Document section -
================================

Sat on fourteen stories of 1928 pre-modernist loveliness, In the tiny rooftop bar of the Hotel Torni, we make plans. This is a weekend break after all, and there’s too much to see to try and squeeze in everything. But one name is foremost in our mind, Alvar Aalto. His deft fingerprints are all around us, on the small things like stools, shelves and glassware and, on the horizon, all over the massive white rectangle of the Finlandia Hall that looks like a spaceship landed by the frozen bay in the middle of the city. We’re here to check out Aalto’s work, nothing else matters, to see his house and studio and, like the people who go to Stratford-Upon Avon for Shakespeare, to pay homage to the master, the hallowed King of Scandi-design. First though, we must pay for our drinks, an alarming experience in any Nordic country.
It costs nothing to walk from the city centre, past the lalipalatsi, a glass palace of functionalism with a delicious mid century interior, the looming Post Office, featuring some fine neon-steel signage and Helsinki’s astonishing railway station which has the soaring magnificence of Grand Central in Manhattan but with a brooding Nordic austerity. There’s a lot of this kind of thing in Helsinki. Buildings that pre-date but anticipate modernity embrace the city in a big hug of glass, steel and stone. I would gladly spend the day in the train station, imagine an art-nouveau version of Chartres cathedral that sells beer, but right now we’re on a mission and it’s Aalto-shaped.
We pause briefly to consider Finlandia Hall (closed at the weekend), admiring not just the white bulk but also the seriously cool space age standard lamps that light our way around the exterior. Circumventing the expanse of water, we stop for a short but speedy vertical ride up the space rocket tower in the 1952 Olympic Stadium. It’s not Aalto, but high enough to make the knees weak. It screams modernity like Dan Dare’s spacecraft. Taking a stroll through some pleasant gardens takes us into the Helsinki ‘burbs’ and the main reason we have come here, Alvar Aalto’s house and studio, where architecture and design (much of it completed by wife Aino) coalesce into a museum of all things bright, beautiful and achingly modern.

================================

Questions on scene geometry -
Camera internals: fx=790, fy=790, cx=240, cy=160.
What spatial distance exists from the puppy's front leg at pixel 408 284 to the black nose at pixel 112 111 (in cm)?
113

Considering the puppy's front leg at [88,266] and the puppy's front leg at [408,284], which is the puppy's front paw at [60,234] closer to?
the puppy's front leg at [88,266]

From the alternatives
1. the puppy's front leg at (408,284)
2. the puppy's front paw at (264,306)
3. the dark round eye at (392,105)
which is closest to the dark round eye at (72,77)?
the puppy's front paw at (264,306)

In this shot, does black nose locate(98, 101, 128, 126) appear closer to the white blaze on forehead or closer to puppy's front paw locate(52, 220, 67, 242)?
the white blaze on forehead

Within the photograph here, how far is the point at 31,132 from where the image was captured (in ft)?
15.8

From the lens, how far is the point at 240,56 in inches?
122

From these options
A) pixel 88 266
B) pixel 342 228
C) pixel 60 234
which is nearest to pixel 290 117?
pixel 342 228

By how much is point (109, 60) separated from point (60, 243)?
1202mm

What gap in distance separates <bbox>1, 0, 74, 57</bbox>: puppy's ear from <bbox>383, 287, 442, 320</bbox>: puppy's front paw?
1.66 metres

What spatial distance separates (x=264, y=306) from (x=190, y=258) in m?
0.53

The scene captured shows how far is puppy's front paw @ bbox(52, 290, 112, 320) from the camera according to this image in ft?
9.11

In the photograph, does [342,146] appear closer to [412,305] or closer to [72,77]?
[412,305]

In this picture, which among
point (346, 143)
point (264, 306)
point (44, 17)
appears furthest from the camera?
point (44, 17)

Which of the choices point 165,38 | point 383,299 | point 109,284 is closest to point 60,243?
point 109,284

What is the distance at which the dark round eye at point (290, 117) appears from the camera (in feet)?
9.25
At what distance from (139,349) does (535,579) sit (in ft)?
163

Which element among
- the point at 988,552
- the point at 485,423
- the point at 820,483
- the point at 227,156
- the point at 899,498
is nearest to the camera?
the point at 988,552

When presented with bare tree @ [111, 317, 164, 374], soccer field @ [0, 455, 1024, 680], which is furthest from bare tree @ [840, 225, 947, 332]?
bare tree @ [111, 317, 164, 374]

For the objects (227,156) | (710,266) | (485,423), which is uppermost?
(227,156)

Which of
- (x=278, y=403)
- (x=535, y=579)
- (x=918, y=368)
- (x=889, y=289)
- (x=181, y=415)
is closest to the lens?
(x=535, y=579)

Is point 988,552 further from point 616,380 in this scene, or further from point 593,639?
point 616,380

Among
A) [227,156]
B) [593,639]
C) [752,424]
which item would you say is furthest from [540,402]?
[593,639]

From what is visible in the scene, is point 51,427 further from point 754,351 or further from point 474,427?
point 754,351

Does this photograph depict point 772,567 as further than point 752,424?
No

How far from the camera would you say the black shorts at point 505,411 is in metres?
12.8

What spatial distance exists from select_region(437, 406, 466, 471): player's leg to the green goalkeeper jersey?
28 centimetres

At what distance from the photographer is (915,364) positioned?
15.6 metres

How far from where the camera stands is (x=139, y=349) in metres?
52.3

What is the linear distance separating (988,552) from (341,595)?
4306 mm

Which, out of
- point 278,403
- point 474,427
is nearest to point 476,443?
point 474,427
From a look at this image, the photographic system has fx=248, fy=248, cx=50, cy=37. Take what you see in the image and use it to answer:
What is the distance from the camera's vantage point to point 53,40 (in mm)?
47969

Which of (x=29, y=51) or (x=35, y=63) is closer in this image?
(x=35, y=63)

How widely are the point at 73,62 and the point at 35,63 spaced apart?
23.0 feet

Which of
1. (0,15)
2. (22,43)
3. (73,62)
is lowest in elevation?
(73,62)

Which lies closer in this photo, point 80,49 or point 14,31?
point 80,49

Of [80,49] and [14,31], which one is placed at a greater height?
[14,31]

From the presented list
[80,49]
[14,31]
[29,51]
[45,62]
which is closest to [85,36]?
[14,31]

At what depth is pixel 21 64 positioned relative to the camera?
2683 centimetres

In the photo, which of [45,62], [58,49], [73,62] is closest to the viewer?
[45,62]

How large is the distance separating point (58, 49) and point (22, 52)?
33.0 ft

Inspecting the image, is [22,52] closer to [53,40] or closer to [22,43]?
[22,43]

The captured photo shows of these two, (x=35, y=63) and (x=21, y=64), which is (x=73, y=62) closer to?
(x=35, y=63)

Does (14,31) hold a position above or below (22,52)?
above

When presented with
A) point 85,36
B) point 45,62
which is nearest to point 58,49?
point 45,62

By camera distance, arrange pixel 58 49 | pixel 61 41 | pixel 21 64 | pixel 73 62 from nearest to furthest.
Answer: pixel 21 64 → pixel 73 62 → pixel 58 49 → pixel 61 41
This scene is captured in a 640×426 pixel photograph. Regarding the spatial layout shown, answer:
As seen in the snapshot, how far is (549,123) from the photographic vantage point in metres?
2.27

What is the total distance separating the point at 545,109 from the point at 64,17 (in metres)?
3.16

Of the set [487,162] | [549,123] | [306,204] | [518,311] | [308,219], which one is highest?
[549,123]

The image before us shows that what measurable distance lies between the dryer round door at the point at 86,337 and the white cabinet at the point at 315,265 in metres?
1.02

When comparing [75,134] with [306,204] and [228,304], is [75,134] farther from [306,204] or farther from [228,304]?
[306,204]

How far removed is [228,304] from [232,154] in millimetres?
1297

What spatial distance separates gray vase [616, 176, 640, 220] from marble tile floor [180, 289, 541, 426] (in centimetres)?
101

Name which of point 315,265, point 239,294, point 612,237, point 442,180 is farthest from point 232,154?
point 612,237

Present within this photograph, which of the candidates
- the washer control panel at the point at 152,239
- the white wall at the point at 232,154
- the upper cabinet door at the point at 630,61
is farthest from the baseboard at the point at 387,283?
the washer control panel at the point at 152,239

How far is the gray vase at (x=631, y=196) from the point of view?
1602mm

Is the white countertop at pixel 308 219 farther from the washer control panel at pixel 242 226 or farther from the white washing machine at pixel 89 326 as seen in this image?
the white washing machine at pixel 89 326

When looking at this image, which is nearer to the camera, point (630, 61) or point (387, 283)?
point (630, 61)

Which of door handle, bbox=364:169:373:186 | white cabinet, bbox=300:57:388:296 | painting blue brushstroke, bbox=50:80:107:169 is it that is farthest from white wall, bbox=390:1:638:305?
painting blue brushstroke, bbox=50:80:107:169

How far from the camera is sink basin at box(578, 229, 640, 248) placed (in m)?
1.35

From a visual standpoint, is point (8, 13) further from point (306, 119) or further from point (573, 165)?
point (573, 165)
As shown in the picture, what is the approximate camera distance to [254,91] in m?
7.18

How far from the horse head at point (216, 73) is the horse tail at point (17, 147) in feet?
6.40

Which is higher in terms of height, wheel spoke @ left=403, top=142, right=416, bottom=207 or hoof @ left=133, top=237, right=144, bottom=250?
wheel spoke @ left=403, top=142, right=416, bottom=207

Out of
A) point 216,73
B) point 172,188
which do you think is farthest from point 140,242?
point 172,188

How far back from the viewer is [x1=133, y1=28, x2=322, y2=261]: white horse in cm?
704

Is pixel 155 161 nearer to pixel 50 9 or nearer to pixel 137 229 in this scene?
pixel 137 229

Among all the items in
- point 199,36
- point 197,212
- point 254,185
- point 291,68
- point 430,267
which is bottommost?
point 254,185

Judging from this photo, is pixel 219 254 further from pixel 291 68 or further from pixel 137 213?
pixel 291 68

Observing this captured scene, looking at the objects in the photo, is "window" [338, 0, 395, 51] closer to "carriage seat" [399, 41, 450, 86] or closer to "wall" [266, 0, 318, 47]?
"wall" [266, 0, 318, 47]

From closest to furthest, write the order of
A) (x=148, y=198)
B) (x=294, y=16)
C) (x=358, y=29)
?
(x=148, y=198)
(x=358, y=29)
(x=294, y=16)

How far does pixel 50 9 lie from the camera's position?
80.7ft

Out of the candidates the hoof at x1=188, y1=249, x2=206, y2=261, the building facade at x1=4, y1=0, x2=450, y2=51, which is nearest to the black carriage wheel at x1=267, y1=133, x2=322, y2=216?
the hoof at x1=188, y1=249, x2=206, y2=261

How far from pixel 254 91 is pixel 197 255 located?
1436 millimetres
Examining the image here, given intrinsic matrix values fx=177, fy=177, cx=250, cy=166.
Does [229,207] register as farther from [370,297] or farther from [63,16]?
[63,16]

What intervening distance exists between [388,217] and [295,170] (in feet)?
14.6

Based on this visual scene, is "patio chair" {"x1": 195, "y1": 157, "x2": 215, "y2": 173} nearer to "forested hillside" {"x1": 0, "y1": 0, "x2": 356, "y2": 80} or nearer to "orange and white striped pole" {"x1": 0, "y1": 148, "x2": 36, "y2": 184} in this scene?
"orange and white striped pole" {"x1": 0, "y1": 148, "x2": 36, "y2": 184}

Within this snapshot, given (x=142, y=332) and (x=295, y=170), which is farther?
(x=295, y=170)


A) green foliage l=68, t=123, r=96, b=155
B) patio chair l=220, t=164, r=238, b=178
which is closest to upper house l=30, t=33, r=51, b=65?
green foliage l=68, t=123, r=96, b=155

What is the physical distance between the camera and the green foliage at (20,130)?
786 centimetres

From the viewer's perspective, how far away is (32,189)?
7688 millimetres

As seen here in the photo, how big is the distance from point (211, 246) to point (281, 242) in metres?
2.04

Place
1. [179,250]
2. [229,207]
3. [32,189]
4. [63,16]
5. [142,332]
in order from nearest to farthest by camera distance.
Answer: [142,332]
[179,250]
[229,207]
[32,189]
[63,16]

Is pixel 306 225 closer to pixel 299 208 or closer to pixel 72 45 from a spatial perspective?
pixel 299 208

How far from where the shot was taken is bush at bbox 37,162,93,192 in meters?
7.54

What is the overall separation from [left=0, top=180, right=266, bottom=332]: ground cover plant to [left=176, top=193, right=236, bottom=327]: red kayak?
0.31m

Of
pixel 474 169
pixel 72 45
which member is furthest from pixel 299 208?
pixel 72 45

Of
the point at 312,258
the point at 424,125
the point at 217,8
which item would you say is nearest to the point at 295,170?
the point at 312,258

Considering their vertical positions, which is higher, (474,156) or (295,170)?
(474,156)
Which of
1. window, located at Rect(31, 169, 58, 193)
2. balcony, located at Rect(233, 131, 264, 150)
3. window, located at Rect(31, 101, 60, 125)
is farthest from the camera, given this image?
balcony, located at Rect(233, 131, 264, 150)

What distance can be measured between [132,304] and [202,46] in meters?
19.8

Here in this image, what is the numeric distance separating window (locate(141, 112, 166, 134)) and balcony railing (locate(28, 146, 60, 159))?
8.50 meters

================================

What you will do -
**a)** In the Helsinki travel piece, reproduce verbatim the part that opens with the words containing "Sat on fourteen" and closes with "any Nordic country.".
**b)** Which building does the Helsinki travel piece describe as closed at the weekend?

Answers to the exercise -
**a)**
Sat on fourteen stories of 1928 pre-modernist loveliness, In the tiny rooftop bar of the Hotel Torni, we make plans. This is a weekend break after all, and there’s too much to see to try and squeeze in everything. But one name is foremost in our mind, Alvar Aalto. His deft fingerprints are all around us, on the small things like stools, shelves and glassware and, on the horizon, all over the massive white rectangle of the Finlandia Hall that looks like a spaceship landed by the frozen bay in the middle of the city. We’re here to check out Aalto’s work, nothing else matters, to see his house and studio and, like the people who go to Stratford-Upon Avon for Shakespeare, to pay homage to the master, the hallowed King of Scandi-design. First though, we must pay for our drinks, an alarming experience in any Nordic country.

**b)** Finlandia Hall.